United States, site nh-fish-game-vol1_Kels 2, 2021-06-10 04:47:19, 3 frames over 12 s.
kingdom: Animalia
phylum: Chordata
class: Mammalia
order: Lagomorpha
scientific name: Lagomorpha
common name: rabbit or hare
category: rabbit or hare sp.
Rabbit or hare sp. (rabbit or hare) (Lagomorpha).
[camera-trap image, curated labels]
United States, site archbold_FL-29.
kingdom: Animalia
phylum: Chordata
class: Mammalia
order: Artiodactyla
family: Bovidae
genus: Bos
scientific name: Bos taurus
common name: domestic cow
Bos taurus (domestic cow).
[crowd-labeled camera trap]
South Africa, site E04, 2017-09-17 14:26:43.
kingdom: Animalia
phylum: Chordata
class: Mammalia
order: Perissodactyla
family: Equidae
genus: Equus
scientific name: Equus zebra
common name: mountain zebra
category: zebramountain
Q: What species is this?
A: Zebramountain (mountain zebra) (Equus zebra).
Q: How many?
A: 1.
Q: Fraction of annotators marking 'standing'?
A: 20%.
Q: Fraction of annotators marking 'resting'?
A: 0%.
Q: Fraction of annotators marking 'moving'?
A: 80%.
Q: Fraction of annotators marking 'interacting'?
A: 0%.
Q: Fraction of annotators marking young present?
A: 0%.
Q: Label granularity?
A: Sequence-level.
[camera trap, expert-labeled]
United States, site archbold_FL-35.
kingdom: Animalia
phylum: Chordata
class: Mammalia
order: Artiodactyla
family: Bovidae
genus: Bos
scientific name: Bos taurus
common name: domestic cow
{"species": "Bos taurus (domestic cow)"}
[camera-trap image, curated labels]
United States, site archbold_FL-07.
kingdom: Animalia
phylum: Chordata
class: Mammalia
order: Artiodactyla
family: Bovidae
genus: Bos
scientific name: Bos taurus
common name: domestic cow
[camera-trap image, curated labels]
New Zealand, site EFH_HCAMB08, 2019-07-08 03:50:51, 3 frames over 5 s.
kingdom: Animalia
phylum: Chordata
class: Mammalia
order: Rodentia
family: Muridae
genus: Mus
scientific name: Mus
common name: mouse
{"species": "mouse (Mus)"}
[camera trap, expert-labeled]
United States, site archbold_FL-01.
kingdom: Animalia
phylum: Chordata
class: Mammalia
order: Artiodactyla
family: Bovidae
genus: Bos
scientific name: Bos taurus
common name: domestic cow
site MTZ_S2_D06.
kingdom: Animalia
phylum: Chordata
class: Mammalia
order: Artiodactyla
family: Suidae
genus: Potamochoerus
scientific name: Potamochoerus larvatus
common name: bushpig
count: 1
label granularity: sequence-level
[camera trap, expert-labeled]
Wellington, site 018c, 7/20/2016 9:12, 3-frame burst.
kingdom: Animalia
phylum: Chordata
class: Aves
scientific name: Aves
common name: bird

- **What this task involves**
The full set of entries above needs to be restated word for word.

- **Your solution**
United States, site nh-fish-game-vol1_Kels 2, 2021-06-10 04:47:19, 3 frames over 12 s.
kingdom: Animalia
phylum: Chordata
class: Mammalia
order: Lagomorpha
scientific name: Lagomorpha
common name: rabbit or hare
category: rabbit or hare sp.
Rabbit or hare sp. (rabbit or hare) (Lagomorpha).
[camera-trap image, curated labels]
United States, site archbold_FL-29.
kingdom: Animalia
phylum: Chordata
class: Mammalia
order: Artiodactyla
family: Bovidae
genus: Bos
scientific name: Bos taurus
common name: domestic cow
Bos taurus (domestic cow).
[crowd-labeled camera trap]
South Africa, site E04, 2017-09-17 14:26:43.
kingdom: Animalia
phylum: Chordata
class: Mammalia
order: Perissodactyla
family: Equidae
genus: Equus
scientific name: Equus zebra
common name: mountain zebra
category: zebramountain
Q: What species is this?
A: Zebramountain (mountain zebra) (Equus zebra).
Q: How many?
A: 1.
Q: Fraction of annotators marking 'standing'?
A: 20%.
Q: Fraction of annotators marking 'resting'?
A: 0%.
Q: Fraction of annotators marking 'moving'?
A: 80%.
Q: Fraction of annotators marking 'interacting'?
A: 0%.
Q: Fraction of annotators marking young present?
A: 0%.
Q: Label granularity?
A: Sequence-level.
[camera trap, expert-labeled]
United States, site archbold_FL-35.
kingdom: Animalia
phylum: Chordata
class: Mammalia
order: Artiodactyla
family: Bovidae
genus: Bos
scientific name: Bos taurus
common name: domestic cow
{"species": "Bos taurus (domestic cow)"}
[camera-trap image, curated labels]
United States, site archbold_FL-07.
kingdom: Animalia
phylum: Chordata
class: Mammalia
order: Artiodactyla
family: Bovidae
genus: Bos
scientific name: Bos taurus
common name: domestic cow
[camera-trap image, curated labels]
New Zealand, site EFH_HCAMB08, 2019-07-08 03:50:51, 3 frames over 5 s.
kingdom: Animalia
phylum: Chordata
class: Mammalia
order: Rodentia
family: Muridae
genus: Mus
scientific name: Mus
common name: mouse
{"species": "mouse (Mus)"}
[camera trap, expert-labeled]
United States, site archbold_FL-01.
kingdom: Animalia
phylum: Chordata
class: Mammalia
order: Artiodactyla
family: Bovidae
genus: Bos
scientific name: Bos taurus
common name: domestic cow
site MTZ_S2_D06.
kingdom: Animalia
phylum: Chordata
class: Mammalia
order: Artiodactyla
family: Suidae
genus: Potamochoerus
scientific name: Potamochoerus larvatus
common name: bushpig
count: 1
label granularity: sequence-level
[camera trap, expert-labeled]
Wellington, site 018c, 7/20/2016 9:12, 3-frame burst.
kingdom: Animalia
phylum: Chordata
class: Aves
scientific name: Aves
common name: bird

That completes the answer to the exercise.